Love; a love for the cars of yesterday which evoke memories of a different era, where motor cars were a status symbol.
Paul Lawson is in no doubt that the team who helped him restore Lady Mary gave love by the bucketload, and came on board with his vision from the get-go.
It’s a rather fitting name, for this 1934 BSA 10hp RWD saloon would not look out of place cruising down the drive of Highclere Castle – the setting for Downton Abbey where Lady Mary resided.
From the brilliant-blue sheen to the gleaming headlights, it’s difficult to believe that the saloon was once left to rot.
Paul, who lives in Alford and is chairman of the board of trustees at Grampian Transport Museum in the village, fell head over heels for the saloon, rust and all.
And although his late wife, Joanna, didn’t live to see the car finished, he has a feeling she would have approved.
“Joanna hated all the others cars I had, she said they were too noisy and smelly,” said Paul.

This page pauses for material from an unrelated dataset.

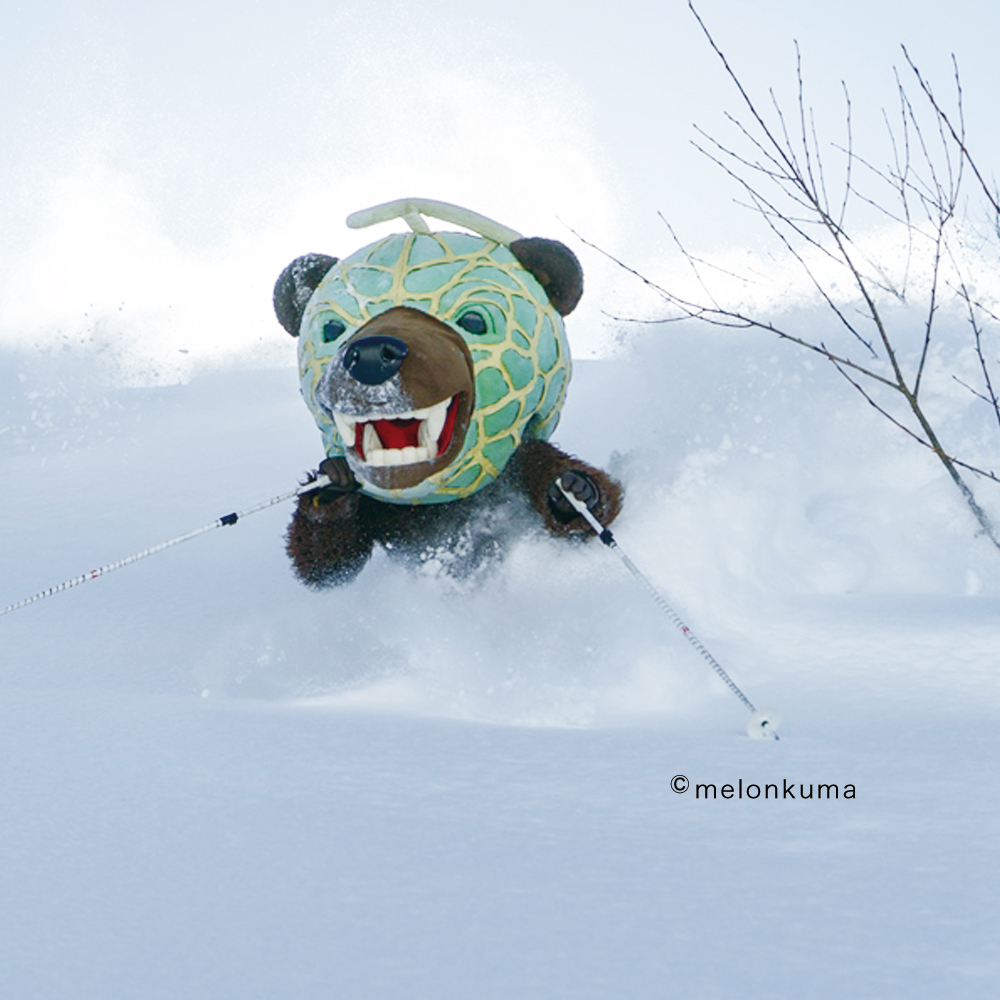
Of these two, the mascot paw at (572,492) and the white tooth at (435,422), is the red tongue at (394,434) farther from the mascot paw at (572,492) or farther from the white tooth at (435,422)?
the mascot paw at (572,492)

“But the saloon was altogether more stately and we took to calling her Lady Mary.
“You could picture her at Downton Abbey, although she’s a lot smaller than the vehicles used on set.
“I got the saloon in 2015, and it was my first time restoring a car.

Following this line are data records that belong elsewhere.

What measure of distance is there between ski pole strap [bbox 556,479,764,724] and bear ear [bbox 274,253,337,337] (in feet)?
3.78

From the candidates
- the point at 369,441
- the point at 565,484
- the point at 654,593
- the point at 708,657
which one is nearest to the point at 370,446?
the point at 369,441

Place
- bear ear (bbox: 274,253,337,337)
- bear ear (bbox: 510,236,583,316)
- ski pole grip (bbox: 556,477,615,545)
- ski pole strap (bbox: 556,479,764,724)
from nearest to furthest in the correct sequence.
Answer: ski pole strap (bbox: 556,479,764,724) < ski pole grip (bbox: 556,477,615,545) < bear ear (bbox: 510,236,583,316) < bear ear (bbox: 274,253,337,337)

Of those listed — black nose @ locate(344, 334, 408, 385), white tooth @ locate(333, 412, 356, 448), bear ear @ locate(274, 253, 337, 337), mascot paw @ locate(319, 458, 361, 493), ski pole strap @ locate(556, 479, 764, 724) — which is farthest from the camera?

“My son got married back in October and wanted the car at his wedding, so there was an impetus to get it finished.”
Although the vehicle didn’t quite play the starring role which Paul had imagined, it is still somewhat of a miracle that it is now up and running.
Once restrictions ease, Paul even has a few people in mind to take for a spin in the countryside.

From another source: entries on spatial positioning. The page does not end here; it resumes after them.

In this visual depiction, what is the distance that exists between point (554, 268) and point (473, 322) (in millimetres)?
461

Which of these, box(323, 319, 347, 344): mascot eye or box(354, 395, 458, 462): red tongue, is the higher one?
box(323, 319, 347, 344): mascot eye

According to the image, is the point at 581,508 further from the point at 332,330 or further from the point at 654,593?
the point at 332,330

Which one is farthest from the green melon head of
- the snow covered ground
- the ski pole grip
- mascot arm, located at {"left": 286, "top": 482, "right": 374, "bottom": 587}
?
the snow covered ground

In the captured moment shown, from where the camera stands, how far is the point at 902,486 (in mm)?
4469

“The car was made at Birmingham Small Arms (BSA), which was of course featured in Peaky Blinders,” he said.
“After the Great Depression, I think BSA moved into making cars.
“I know it was registered to Walter MacFarlane, who lived in Montrose, on October 3 in 1934. I am still trying to piece together the rest of the history though, as there’s roughly a 50-year gap where I’m not really sure what went on.”
There have been some tantalising clues however, as to the car’s past.
“During the restoration work, I discovered that a previous owner obviously had a mend and make do approach,” said Paul.
“Two syrup tins had been folded in half and used as a mounting plate for the rear lights of the car.
“When I unfolded them, I could still see the green and the lions.
“Someone must have thought to themselves that they needed to put lights on the rear number plate, maybe just after the war.
“People didn’t have a lot of money during those times of austerity, so they used what they had to hand.”
Completely in love
Paul bought the saloon from the late Major Jim Glennie, who was also involved with GTM.
“Jim and his wife Eleanor never got round to doing anything with the car, and by the time I decided to take it on, I was completely in love,” he said.
“I feel these kind of cars are part of our heritage, but this was my first restoration.
“The owner prior to Jim had just left the car outside, he was a farmer, and bags of animal feed had been placed on the roof which was also covered in tar.
“To make matters worse, it was a fabric roof. We must have spent weeks chipping tar off.
“The car has an oak frame because that’s the way cars were made back then. They were built with timber frames and put on to a metal chassis. It was rotten in corners and the sunroof had completely disintegrated.
“It needed pretty much everything, so I had to get a shopping list together.
“The paintwork was really bad, and it was actually re-sprayed by apprentices at Aberdeen College. There was a family of mice in the seats, and I won’t say how much I spent on the engine.”
A network of experts across the UK have been involved in restoring the saloon to her former glory, alongside a dedicated crew closer to home.
“John Rahtz, Robbie Gordon and Sandy Shirras all gave up their time and expertise,” said Paul.
“One of the things which really struck me throughout the project, was that there are so many people out there with wonderful skills.
“Some who are in the 80s, and so many people have been involved from the start.
“I think I’ve had to learn how to be patient, it has been like putting a jigsaw puzzle back together.
“I’m quite a positive person thankfully, and now I want to find out the social history of my saloon.
“Could it have gone to England at all? If there is anybody out there with information, I’d love them to come forward.”